Editor's Note: Any reference to TheStreet Ratings and its underlying recommendation does not reflect the opinion of TheStreet, Inc. or any of its contributors including Jim Cramer or Stephanie Link.

VF Corporation ( VFC) pushed the Consumer Non-Durables industry lower today making it today's featured Consumer Non-Durables laggard. The industry as a whole closed the day down 1.0%. By the end of trading, VF Corporation fell $1.03 (-1.6%) to $61.60 on average volume. Throughout the day, 2,255,641 shares of VF Corporation exchanged hands as compared to its average daily volume of 2,478,800 shares. The stock ranged in price between $61.39-$62.88 after having opened the day at $62.66 as compared to the previous trading day's close of $62.63. Other companies within the Consumer Non-Durables industry that declined today were: Coldwater Creek ( CWTR), down 12.5%, DS Healthcare Group ( DSKX), down 7.0%, EveryWare Global ( EVRY), down 6.2% and Verso Paper ( VRS), down 5.6%.

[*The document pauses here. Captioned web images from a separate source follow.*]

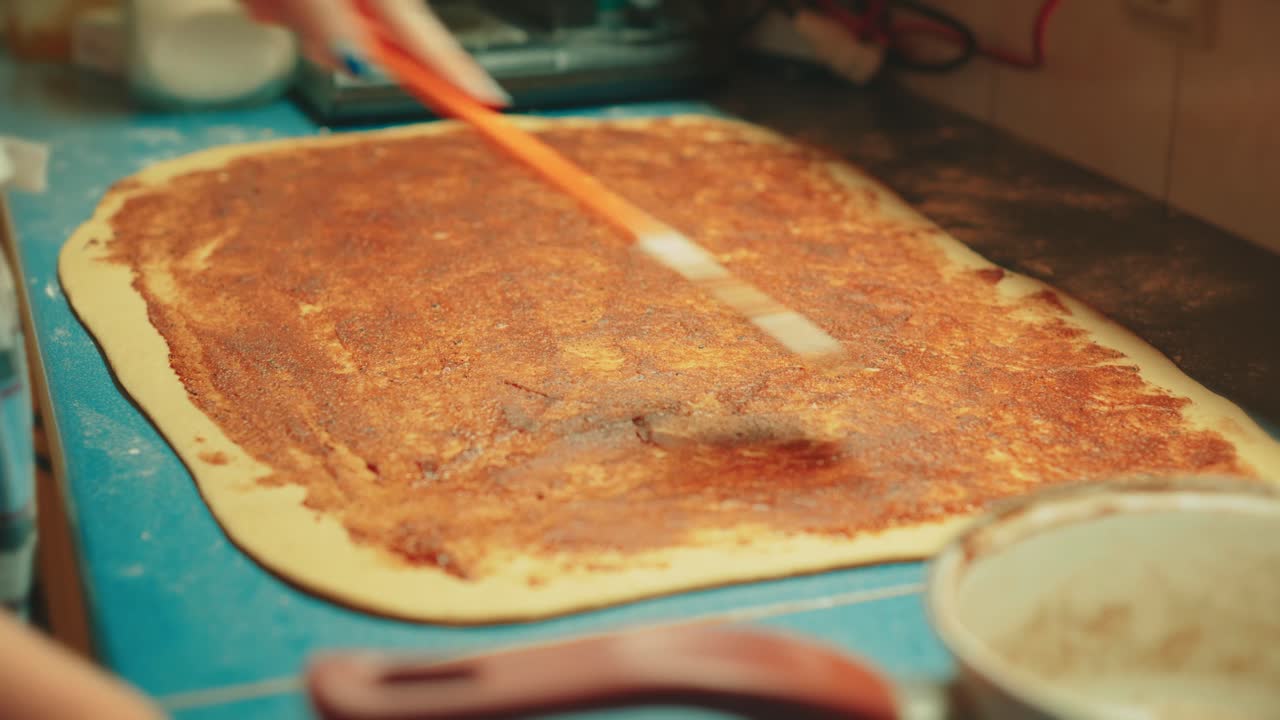 Close up of teenage hands using a spatula to spread a mixture of cinnamon, sugar, and butter on rolled out dough. Rich texture of sweet filling for traditional cinnamon buns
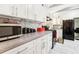 Bright white kitchen cabinets with grey countertops, accented by stainless steel appliances and herringbone tile backsplash at 2081 Beecher Sw Rd, Atlanta, GA 30311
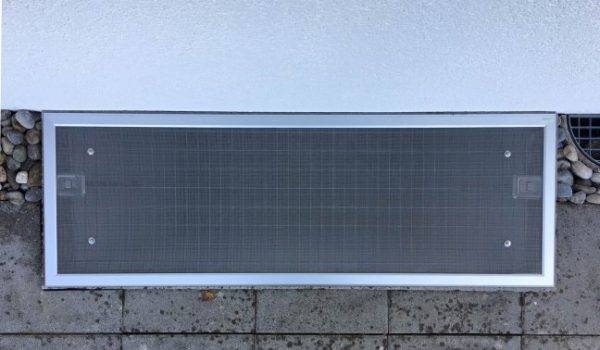 Lichtschachtabdeckung liegt auf einem Kellerschacht an der Hauswand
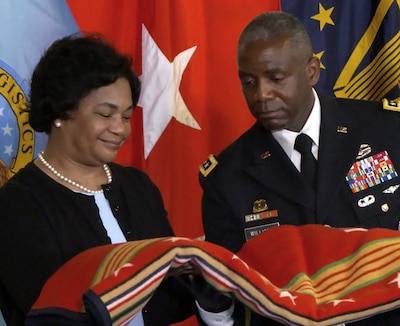Black man and woman stand in front of the U.S., DLA and 3-star general flags holding a red blanket with multicolored stars and stripes.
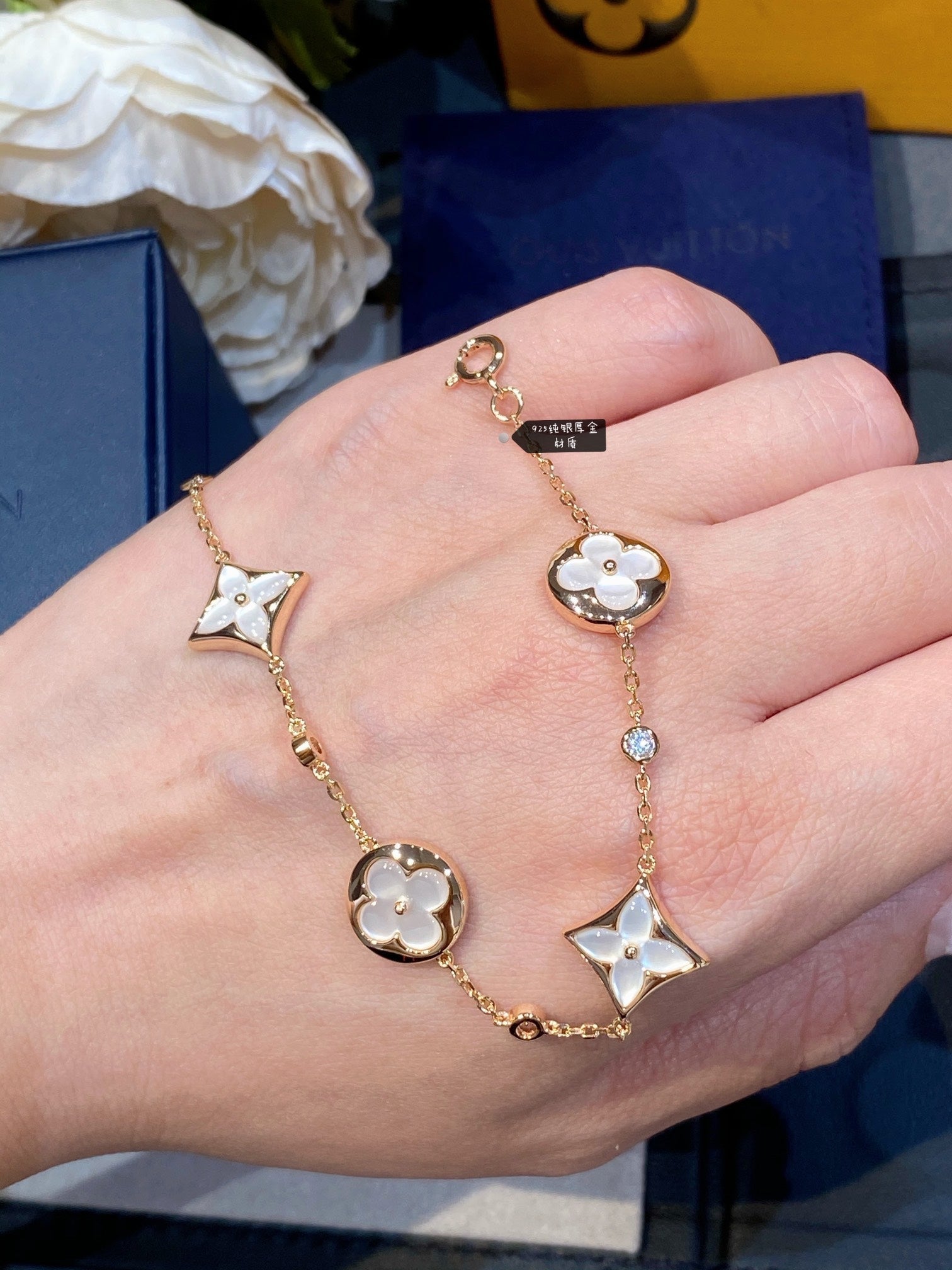 STAR AND SUN 4 MOTIF WHITE MOP PINK GOLD BRACELET VIP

V.F. Corporation designs, manufactures, or sources from independent contractors various apparel and footwear products primarily in the United States and Europe. VF Corporation has a market cap of $27.4 billion and is part of the consumer goods sector. Shares are up 0.5% year to date as of the close of trading on Wednesday. Currently there are 13 analysts that rate VF Corporation a buy, no analysts rate it a sell, and 5 rate it a hold.

TheStreet Ratings rates VF Corporation as a buy. The company's strengths can be seen in multiple areas, such as its solid stock price performance, growth in earnings per share, increase in net income, revenue growth and largely solid financial position with reasonable debt levels by most measures. We feel these strengths outweigh the fact that the company has had somewhat disappointing return on equity.

On the positive front, Perry Ellis International ( PERY), up 3.1%, Superior Uniform Group ( SGC), up 2.9%, Orient Paper ( ONP), up 2.5% and UFP Technologies ( UFPT), up 2.3%.

For investors not wanting singular stock exposure, ETFs may be of interest. Investors who are bullish on the consumer non-durables industry could consider Consumer Staples Select Sector SPDR ( XLP) while those bearish on the consumer non-durables industry could consider ProShares Ultra Sht Consumer Goods ( SZK).